Is This What a Good Strategy Looks Like?
The leaders and the consultant were both apparently very happy with their strategy. But the communications director was confused. She couldn’t tell what was most important. She couldn’t see how this was supposed to direct her own choices about what she should do at work this week, this month, or even this year. She couldn’t see how this strategy would produce results any different from what they were getting now.
She had lots of questions for me: Was this a good strategy? Or was she right in thinking that it really didn’t make sense? Or was it her? Was she misunderstanding the vision and direction embedded in the document? Was her own frustration about not being included as the strategy was developed clouding her judgement about the quality of the consultant’s work?

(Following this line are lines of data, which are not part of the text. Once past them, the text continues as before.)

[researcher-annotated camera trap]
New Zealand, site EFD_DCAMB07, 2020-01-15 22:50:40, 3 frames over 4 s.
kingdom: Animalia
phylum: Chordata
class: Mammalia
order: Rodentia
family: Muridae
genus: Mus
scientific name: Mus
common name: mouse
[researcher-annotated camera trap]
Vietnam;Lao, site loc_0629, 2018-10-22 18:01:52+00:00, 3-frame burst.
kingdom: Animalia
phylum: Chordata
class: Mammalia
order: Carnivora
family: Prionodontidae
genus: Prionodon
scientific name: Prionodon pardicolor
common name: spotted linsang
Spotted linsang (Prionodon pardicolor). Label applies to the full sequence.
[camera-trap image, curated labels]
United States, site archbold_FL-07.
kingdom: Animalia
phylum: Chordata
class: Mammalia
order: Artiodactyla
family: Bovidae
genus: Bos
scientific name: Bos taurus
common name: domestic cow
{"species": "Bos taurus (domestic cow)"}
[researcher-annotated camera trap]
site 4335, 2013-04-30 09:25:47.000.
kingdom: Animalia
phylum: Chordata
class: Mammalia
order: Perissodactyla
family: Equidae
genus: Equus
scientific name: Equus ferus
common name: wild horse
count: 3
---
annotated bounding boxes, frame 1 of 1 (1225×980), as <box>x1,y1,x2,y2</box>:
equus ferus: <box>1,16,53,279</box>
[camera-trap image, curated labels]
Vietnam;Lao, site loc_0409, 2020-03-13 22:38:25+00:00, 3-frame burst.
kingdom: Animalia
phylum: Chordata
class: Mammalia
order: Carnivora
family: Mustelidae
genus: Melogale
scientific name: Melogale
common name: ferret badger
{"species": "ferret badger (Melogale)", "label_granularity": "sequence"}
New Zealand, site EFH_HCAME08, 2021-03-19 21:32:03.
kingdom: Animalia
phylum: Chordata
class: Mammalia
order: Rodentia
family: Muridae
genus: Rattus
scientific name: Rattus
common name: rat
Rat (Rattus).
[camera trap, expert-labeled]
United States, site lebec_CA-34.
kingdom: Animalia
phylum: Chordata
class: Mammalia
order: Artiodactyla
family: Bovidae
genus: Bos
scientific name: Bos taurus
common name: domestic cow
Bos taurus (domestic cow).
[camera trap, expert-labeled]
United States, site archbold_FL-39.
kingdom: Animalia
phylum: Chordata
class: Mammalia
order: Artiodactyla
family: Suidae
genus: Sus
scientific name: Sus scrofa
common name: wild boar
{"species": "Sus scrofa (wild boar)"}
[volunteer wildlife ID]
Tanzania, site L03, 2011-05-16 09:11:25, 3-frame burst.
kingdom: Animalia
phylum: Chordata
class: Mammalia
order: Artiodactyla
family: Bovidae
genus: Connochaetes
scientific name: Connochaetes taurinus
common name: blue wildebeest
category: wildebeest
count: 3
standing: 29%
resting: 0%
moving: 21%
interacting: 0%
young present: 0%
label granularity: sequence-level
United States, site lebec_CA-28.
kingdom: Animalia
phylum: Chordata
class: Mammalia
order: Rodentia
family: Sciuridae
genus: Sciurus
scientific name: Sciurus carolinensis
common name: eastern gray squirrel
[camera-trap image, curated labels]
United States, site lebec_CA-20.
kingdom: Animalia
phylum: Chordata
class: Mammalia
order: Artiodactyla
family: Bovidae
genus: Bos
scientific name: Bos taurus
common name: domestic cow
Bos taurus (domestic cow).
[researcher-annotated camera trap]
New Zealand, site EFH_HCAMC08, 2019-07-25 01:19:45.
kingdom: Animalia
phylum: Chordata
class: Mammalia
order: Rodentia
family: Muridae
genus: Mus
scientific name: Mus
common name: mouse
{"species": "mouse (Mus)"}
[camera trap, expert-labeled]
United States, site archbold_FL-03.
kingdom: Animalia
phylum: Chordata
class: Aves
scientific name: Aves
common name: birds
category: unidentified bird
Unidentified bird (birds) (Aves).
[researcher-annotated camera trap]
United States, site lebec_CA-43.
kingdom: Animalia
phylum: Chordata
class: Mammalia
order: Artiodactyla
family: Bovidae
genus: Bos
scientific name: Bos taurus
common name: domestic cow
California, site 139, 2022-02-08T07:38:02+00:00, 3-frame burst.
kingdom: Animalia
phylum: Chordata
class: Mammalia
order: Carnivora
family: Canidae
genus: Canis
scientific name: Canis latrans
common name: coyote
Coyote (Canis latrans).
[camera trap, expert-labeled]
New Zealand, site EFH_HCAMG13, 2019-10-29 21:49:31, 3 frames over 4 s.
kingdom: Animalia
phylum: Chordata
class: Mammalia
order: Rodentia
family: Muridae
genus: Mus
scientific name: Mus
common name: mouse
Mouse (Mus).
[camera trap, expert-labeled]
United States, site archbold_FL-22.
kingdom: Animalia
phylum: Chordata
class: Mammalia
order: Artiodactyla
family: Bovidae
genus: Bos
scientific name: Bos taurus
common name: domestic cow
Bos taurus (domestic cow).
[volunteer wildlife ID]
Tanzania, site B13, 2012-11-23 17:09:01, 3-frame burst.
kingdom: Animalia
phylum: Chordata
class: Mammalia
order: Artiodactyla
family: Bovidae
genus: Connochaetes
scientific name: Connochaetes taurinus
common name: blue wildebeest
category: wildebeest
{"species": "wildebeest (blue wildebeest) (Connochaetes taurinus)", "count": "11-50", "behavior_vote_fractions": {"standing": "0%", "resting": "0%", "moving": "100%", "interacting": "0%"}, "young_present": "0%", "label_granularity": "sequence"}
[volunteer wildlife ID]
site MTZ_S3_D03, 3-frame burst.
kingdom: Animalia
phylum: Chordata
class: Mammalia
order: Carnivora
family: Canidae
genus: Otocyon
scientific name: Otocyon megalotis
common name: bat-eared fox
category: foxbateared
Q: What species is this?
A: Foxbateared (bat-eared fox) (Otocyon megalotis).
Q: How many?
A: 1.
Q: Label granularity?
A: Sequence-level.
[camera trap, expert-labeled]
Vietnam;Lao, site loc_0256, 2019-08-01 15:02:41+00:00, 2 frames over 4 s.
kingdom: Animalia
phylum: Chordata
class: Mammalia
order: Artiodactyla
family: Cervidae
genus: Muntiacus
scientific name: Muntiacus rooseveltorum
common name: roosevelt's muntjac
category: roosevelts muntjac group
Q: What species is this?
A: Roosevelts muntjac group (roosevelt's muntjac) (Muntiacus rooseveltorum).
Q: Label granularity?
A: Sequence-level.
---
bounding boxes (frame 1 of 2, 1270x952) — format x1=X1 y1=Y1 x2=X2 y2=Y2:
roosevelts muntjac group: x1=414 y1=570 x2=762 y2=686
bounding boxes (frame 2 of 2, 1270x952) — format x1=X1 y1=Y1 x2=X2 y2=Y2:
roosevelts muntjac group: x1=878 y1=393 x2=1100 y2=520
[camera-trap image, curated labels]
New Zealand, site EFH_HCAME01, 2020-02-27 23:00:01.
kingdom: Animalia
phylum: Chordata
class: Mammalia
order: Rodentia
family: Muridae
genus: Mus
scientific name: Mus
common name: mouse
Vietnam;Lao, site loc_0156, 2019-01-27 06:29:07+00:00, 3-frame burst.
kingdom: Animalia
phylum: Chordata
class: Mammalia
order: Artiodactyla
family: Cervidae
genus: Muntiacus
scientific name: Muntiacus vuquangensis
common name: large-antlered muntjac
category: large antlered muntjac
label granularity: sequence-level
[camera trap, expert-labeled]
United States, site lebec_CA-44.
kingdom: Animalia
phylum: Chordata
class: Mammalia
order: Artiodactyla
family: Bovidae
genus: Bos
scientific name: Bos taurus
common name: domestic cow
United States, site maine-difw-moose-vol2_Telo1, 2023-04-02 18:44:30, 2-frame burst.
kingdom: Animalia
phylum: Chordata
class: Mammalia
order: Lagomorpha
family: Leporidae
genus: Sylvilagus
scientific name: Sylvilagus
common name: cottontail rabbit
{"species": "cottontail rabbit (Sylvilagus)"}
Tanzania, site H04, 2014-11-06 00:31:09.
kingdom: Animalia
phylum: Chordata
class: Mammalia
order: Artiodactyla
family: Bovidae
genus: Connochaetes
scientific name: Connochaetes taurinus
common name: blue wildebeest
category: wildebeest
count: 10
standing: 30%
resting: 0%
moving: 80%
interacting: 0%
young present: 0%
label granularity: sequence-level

No Strategy to Be Found . . .
I assured her (in my typical blunt way) that the so-called strategy was a load of crap. I commended her for pushing back and asking hard questions of her leaders and the consultant. I encouraged her to continue to challenge the lack of strategy and leadership on display, albeit in a more diplomatic way than using my description.
Anyone with a bit of knowledge or experience can brainstorm a bunch of ideas and put them into tables, throw in some bold here and there, and label it a strategy. And charge thousands for it. But that doesn’t make it so.
The process of developing a real strategy includes looking at all the possible things you could do to achieve your goals, which themselves must be limited, clear, and specific. But it doesn’t stop there! It winnows those options down to the tight combination that is most likely to produce the best results — to the things you will do, backed up with adequate staffing and budgets. It prioritizes, which means saying Item #1 is more important than Item #2, and those are both more important than Item #3.
As Harvard professor and leading expert on competitive strategy Michael Porter says, “Strategy 101 is about choices: You can’t be all things to all people. Strategy is about making choices, trade-offs; it’s about deliberately choosing to be different.”
No Leadership to Be Found . . .
So who makes those hard choices in the strategy? A good consultant can certainly frame them and queue them up, but the organization’s leaders need to actually make those decisions. Failing to choose, failing to prioritize, failing to say Yes to some, but more importantly No to most is a failure of leadership. It’s hard — really hard! — to say No to good ideas, but that’s what’s required to pursue the great ideas. That’s leadership.
Ask for the Choices to Be Made, or Make Them Yourself
And it’s not unreasonable for staff to expect real strategy and real leadership from their executive directors and boards. If you aren’t getting that, make your own choice to be bold and ask for it. And if that doesn’t work, be even bolder and make those hard choices yourself.